The adoption of eShopping by customers can be explained and predicted by using the innovation diffusion theory (IDT), the theory of reasoned actions (TRA), and the theory of planned behaviour (TPB). IDT postulates that five perceived characteristics of an innovation affect adopter’s attitude, which can be favourable or unfavourable and leads to a decision of adopting or refusing the innovation. These are relative advantage, compatibility, complexity, trialability and observability (Rogers, 1995). TRA holds that an individual’s behaviour is determined by his/her behavioural intention, which is governed by individual attitudes towards performing the behaviour and subjective norms. The attitudes are based on the evaluation of consequences of engaging in the behaviour, which are typically represented as product attributes or brand equity in marketing (Fishbein & Ajzen, 1975). Based on TRA, TPB (Ajzen and Madden, 1986) introduces perceived behavioural control (PBC) as a determinant of behaviour. According to TPB, PBC is governed by control beliefs, which relate to perceptions of the availability of skills, resources and opportunities, and perceived facilitation. Both TRA and TPB are widely used for “predicting or explaining cognitive and affective behavior using the belief-attitude-intention-behavior relationship in social psychology” (Shih, 2004:352). Many predictive models are developed based on these theories. The technology acceptance model (TAM) (Davis, 1986), which is built upon TRA, postulates that while perceived ease of use (EOU) influences perceived usefulness (U), they both predict attitude (A).

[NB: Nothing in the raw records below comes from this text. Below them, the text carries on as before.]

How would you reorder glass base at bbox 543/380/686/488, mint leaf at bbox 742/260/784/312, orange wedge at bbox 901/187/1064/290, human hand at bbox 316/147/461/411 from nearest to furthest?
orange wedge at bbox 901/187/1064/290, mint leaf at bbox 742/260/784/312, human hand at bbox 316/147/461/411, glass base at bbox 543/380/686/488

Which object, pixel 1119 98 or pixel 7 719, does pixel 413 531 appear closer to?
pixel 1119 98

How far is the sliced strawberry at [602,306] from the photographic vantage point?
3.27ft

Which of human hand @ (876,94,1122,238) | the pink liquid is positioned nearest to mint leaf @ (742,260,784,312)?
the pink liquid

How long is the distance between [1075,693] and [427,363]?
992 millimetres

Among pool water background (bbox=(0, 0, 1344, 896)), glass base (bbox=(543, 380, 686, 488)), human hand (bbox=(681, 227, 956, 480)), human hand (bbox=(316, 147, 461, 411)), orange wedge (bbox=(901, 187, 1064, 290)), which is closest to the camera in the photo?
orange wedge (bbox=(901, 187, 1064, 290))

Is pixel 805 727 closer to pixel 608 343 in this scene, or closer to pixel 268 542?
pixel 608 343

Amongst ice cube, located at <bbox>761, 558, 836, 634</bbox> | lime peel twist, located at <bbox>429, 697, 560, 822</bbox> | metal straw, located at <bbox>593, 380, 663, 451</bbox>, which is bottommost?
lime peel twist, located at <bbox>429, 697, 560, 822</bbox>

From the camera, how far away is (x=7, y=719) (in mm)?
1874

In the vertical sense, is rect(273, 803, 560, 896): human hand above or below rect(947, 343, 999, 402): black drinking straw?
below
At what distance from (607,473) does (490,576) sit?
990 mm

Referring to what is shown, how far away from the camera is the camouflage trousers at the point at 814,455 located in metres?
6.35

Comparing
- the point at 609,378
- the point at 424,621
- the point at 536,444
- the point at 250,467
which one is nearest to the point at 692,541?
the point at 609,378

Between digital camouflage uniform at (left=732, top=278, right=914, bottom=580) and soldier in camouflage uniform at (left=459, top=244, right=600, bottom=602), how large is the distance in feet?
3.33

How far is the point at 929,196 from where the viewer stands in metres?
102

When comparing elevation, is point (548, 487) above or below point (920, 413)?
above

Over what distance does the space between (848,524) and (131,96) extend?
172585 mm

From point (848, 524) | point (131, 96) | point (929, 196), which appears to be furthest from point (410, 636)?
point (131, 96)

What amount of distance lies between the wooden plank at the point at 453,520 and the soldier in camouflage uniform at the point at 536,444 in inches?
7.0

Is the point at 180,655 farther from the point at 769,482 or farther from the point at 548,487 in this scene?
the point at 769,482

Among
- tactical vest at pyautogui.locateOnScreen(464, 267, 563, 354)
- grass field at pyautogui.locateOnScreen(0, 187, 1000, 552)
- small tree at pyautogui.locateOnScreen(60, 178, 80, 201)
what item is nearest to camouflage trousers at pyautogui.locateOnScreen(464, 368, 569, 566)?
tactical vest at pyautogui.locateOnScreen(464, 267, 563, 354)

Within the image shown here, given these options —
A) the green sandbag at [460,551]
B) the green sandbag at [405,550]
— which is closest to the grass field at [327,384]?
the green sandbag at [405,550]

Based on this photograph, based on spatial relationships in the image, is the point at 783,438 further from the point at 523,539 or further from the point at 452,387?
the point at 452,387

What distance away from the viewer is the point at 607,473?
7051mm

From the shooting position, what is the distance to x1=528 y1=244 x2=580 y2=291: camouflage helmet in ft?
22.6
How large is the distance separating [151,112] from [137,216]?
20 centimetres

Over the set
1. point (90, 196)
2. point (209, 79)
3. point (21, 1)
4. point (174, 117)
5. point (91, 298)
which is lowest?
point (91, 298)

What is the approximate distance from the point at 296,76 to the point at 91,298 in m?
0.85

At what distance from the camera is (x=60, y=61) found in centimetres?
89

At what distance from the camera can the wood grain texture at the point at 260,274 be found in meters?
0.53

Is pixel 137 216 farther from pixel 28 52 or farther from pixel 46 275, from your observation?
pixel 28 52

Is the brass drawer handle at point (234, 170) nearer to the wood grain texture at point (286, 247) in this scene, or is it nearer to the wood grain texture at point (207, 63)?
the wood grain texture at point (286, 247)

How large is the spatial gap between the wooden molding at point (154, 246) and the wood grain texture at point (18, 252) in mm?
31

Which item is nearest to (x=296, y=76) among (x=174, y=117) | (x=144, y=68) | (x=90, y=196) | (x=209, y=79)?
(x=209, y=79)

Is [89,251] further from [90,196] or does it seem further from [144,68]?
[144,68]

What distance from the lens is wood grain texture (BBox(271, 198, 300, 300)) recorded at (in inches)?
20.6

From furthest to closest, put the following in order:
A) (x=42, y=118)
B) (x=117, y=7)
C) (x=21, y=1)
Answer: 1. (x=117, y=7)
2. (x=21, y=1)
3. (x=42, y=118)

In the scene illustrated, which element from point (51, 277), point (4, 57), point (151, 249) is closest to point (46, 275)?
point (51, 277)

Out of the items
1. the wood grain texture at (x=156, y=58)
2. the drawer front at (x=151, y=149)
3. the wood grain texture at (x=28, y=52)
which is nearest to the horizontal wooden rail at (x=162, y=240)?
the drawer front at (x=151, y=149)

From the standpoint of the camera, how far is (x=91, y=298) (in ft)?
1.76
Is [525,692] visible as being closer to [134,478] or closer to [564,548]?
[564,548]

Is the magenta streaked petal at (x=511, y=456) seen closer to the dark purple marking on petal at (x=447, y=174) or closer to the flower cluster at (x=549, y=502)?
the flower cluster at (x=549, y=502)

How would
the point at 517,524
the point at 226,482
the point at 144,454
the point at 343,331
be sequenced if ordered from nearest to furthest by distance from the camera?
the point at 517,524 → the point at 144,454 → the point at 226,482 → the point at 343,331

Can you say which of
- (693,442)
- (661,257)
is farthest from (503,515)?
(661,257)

U and A influence one’s intention to use a given technology; the intention then predicts its actual use. U and EOU represent IDT’s constructs of relative advantage and complexity respectively (Vijayasarathy, 2004). While most of predictive models tend to disregard cultural difference in eShopping adoption, Park and Jun (2003) observe that Korean Internet users show higher perceived risks on

privacy, security and product than American users, but still purchase goods on-line frequently. They use the cushion effect (Hsee and Weber, 1999) to explain this. Hsee et al (1999) claim that in collectivist cultures, like China and Korea, family and other members will offer help when anyone in the group suffers losses after selecting a risky option; whereas people in individualist culture are expected to bear the consequences of their own decisions. The primary research adopts the conceptual model presented in Morrison’s et al (2001) study. As the model is tourism-focused, it provides a clear blueprint of the development of Internet travellers to guide the research. Internet travel lookers (hereafter referred as to “lookers”) are those who retrieve information about travel products via the Net. When lookers purchase tourism products on-line, they become Internet travel bookers (hereafter referred as to “bookers”).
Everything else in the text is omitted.